■ **How to complete this task**
Reproduce the part of the Alfine hub thread starting with "you went from" and going on through "light, so compliant...", changing "slicks" to "slick tires".

■ **Quoted passage**
# Wow, thought I was a stong rider (Alfine related)



## Leopold Porkstacker (Apr 21, 2010)

Recently upgraded my 2009 11th Anniversary Edition Surly 1x1 to an 8-speed internally-geared Alfine rear hub. I also replaced the smooth 24"x3.45" cruiser-centric tires (3GBikes.com "Hoggy-G" tires) to some knobby-as-f*ck WOW, holy mother of crap 24"x3.0" Arrow Racing _Wide Bite_ tires.

Of course, I went from a single speed setup with 36t x 17t gearing, to an Alfine with the same 36t chainring up front and a 16t sprocket on the Alfine. I dunno where exactly the power robbing is from, either the knobbies, or the internal gearing&#8230; but something ain't right, as my average speed is down by 3.4% with this setup (verified by 6 Garmin-logged rides-identical to previous rides with said 36t x 17t gearing), and I feel incredibly tired after riding the same rides as I used to.

Wow, it's almost like having gone from my 15.2 pound Ridley Damocles road bike to my 27 pound Marin front-suspension 29er mountain bike!

So, anyone else experience any new "riding lessons" being served to them when upgrading to an Alfine, or is it just my imagination (or am I finally an old man??!?!? :eekster: )


----------



## zombinate (Apr 27, 2009)

well I would try swapping the tires back first, and see if that makes the difference.


----------



## byknuts (Aug 9, 2008)

really?
you went from slicks to full knobbies, (insert snarky accent here)
well THAR'S yer problem!  


arrows no less! between my 2.7 arrow, my 2.65 .243 racing tire, and my 2.7 maxxxis highroller, the arrow's the slowest (AND the heaviest by far)
GREAT for serious earth churning traction, but wow, they are slow tires under power. if you're REALLY lucky and have great connections at your lbs, try to get them to search out the coveted single ply 2.7 highroller! so light, so compliant... 

(might be some 3" kujos floating about too! check them out!)

■ **Recorded information**
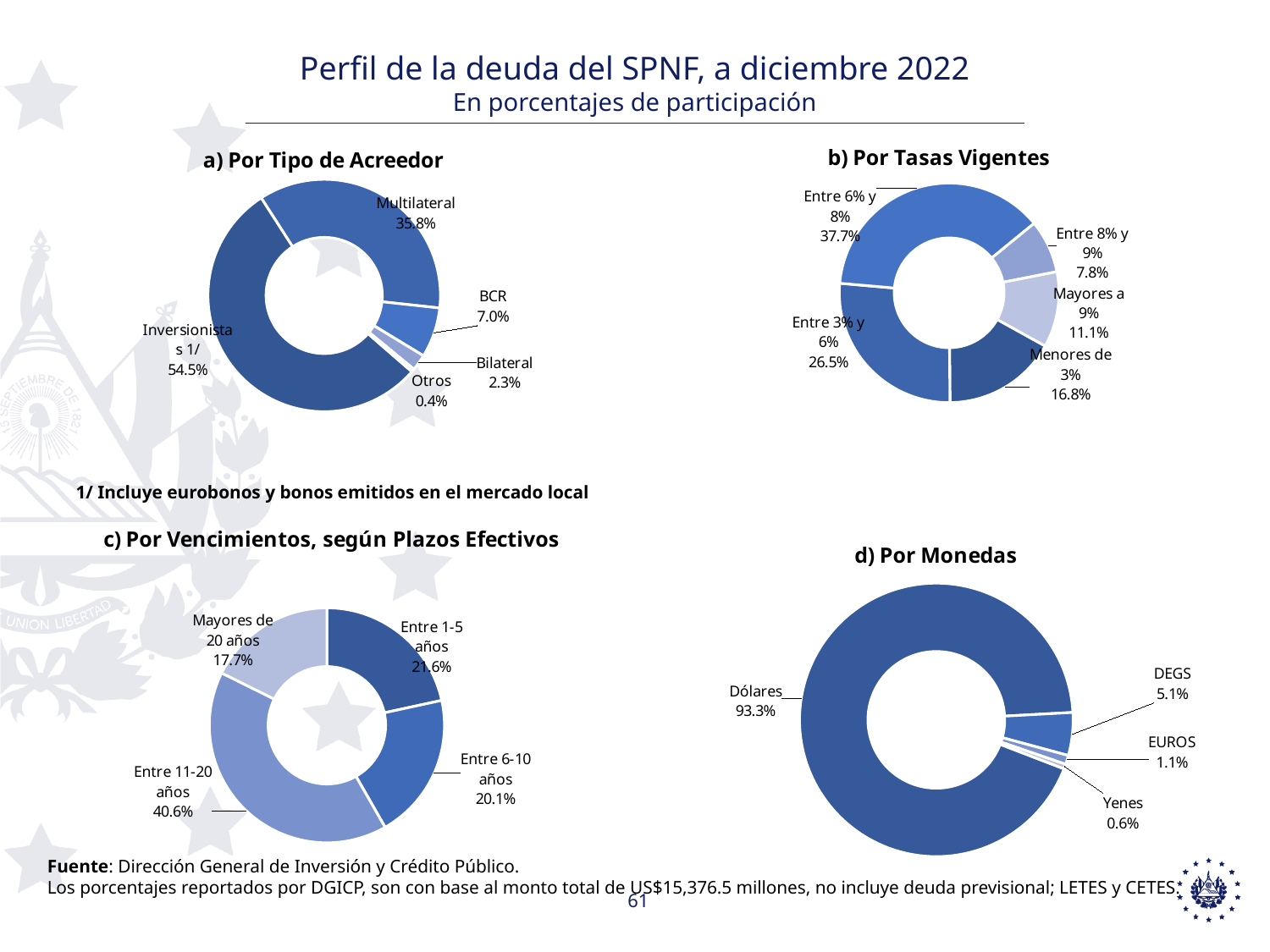
In the chart 'b) Por Tasas Vigentes', how many categories are shown? 5 In the chart 'c) Por Vencimientos, según Plazos Efectivos', what share corresponds to 'Entre 11-20 años'? 40.6% In the chart 'a) Por Tipo de Acreedor', what share does Multilateral have? 35.8% In the chart 'd) Por Monedas', what share do Dólares have? 93.3% In the chart 'd) Por Monedas', which currency has the smallest share? Yenes In the chart 'b) Por Tasas Vigentes', which category has the largest share? Entre 6% y 8% In the chart 'c) Por Vencimientos, según Plazos Efectivos', what is the difference between 'Entre 1-5 años' and 'Entre 6-10 años'? 1.5% In the chart 'a) Por Tipo de Acreedor', which category has the smallest share? Otros In the chart 'c) Por Vencimientos, según Plazos Efectivos', which is larger: 'Mayores de 20 años' or 'Entre 6-10 años'? Entre 6-10 años In the chart 'b) Por Tasas Vigentes', what share corresponds to 'Entre 3% y 6%'? 26.5% What type of chart is 'd) Por Monedas'? Donut (pie) chart In the chart 'a) Por Tipo de Acreedor', which category has the largest share? Inversionistas 1/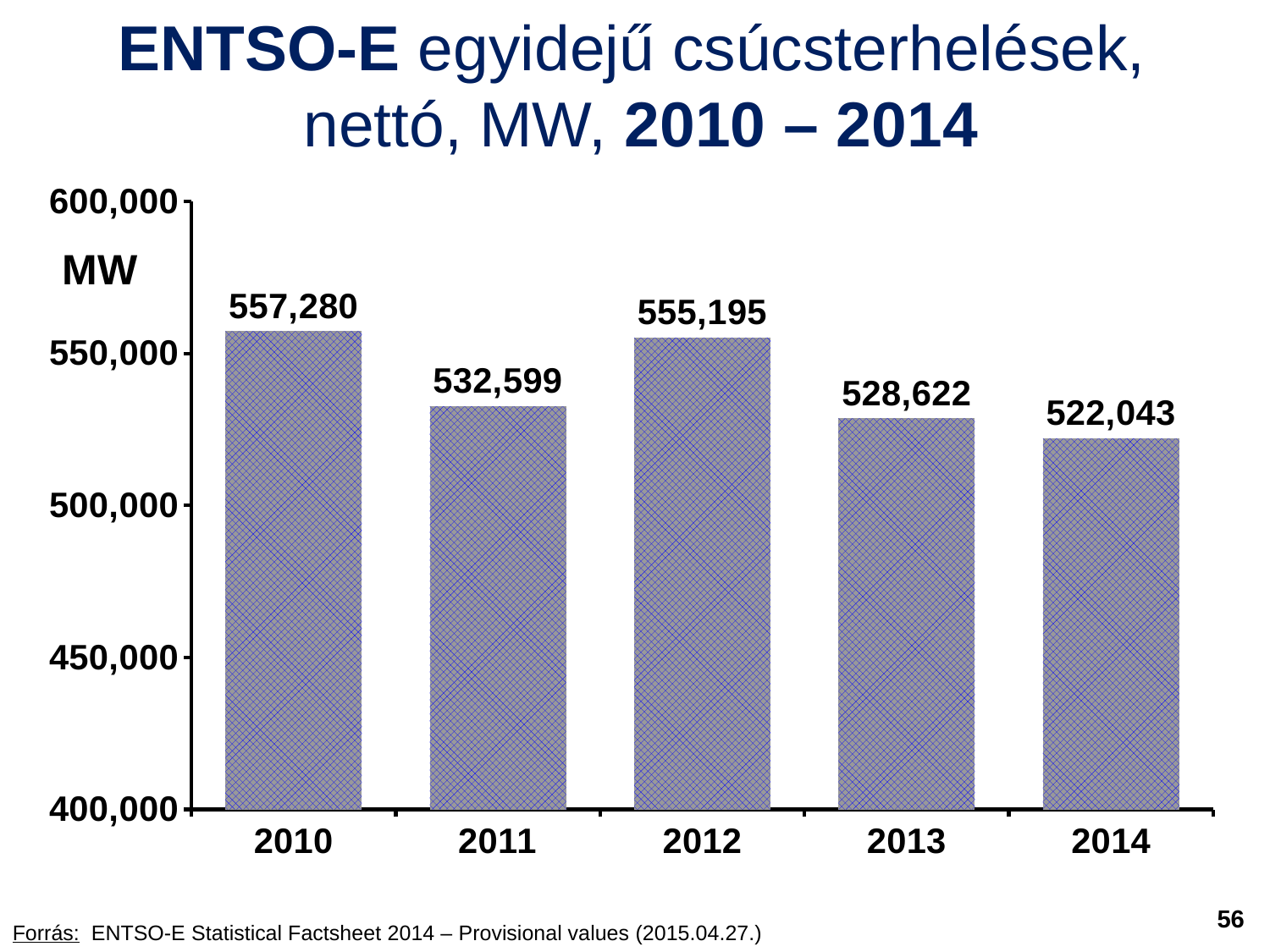
How many years are shown on the x axis? 5 What is the difference between the values for 2011 and 2013? 3,977 Which year has the lowest value? 2014 Is the value for 2013 greater or less than 550,000? less What is the value for 2010? 557,280 What unit is shown on the y axis label? MW What is the difference between the values for 2010 and 2014? 35,237 What is the value for 2012? 555,195 Which year has the highest value? 2010 What kind of chart is shown on the slide? bar chart Which is larger, the value for 2011 or the value for 2013? 2011 What is the value for 2014? 522,043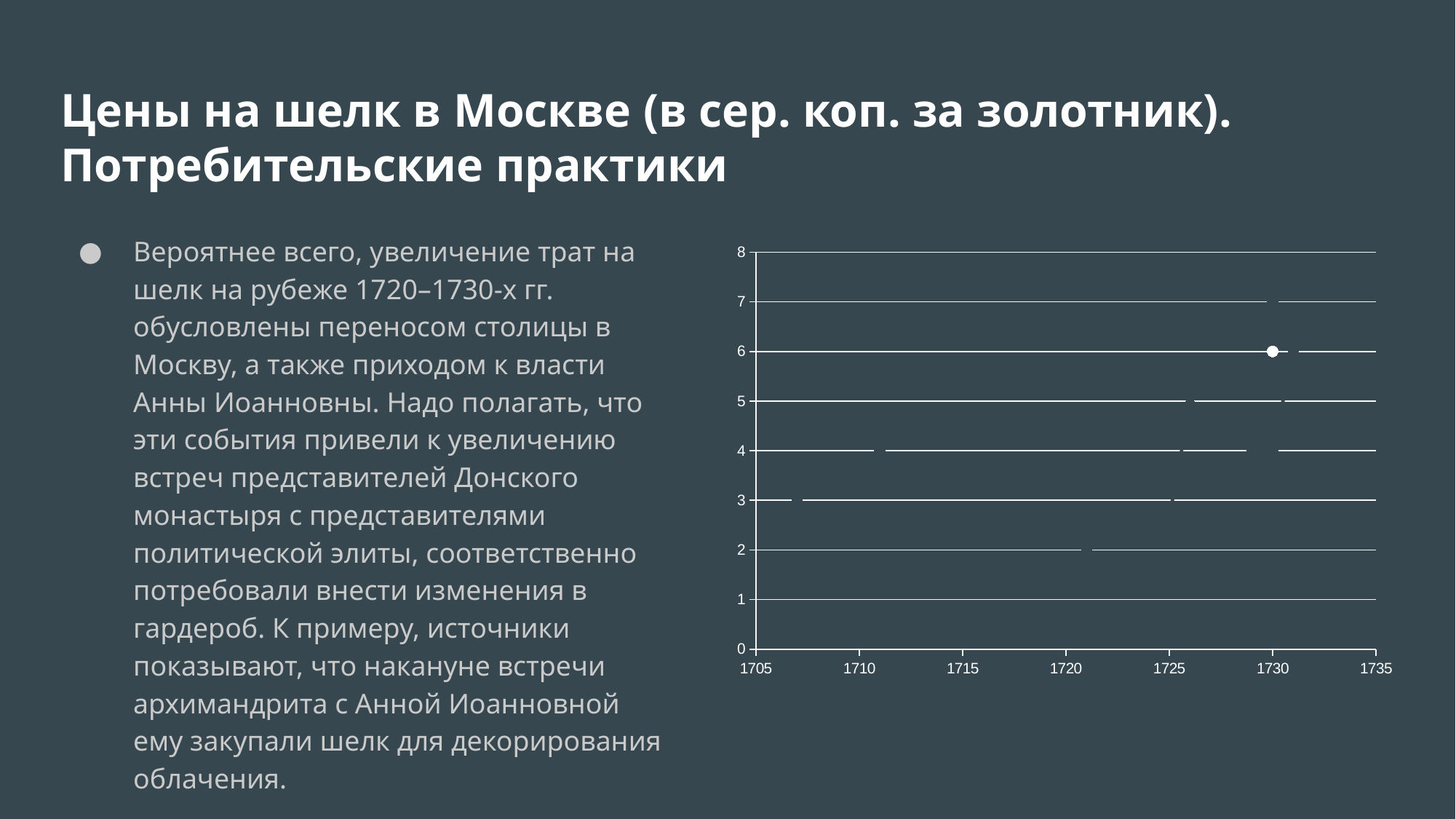
What is the value of the clearly visible point plotted at 1730? 6 What range of years does the horizontal axis of the chart cover? 1705 to 1735 What kind of chart is shown on the slide? scatter chart Is the value of the point plotted at 1730 greater or less than 7? less What is the highest value shown on the vertical axis of the chart? 8 Is the value of the point plotted at 1730 greater or less than 5? greater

■ **Answer space**
you went from slick tires to full knobbies, (insert snarky accent here)
well THAR'S yer problem!  


arrows no less! between my 2.7 arrow, my 2.65 .243 racing tire, and my 2.7 maxxxis highroller, the arrow's the slowest (AND the heaviest by far)
GREAT for serious earth churning traction, but wow, they are slow tires under power. if you're REALLY lucky and have great connections at your lbs, try to get them to search out the coveted single ply 2.7 highroller! so light, so compliant...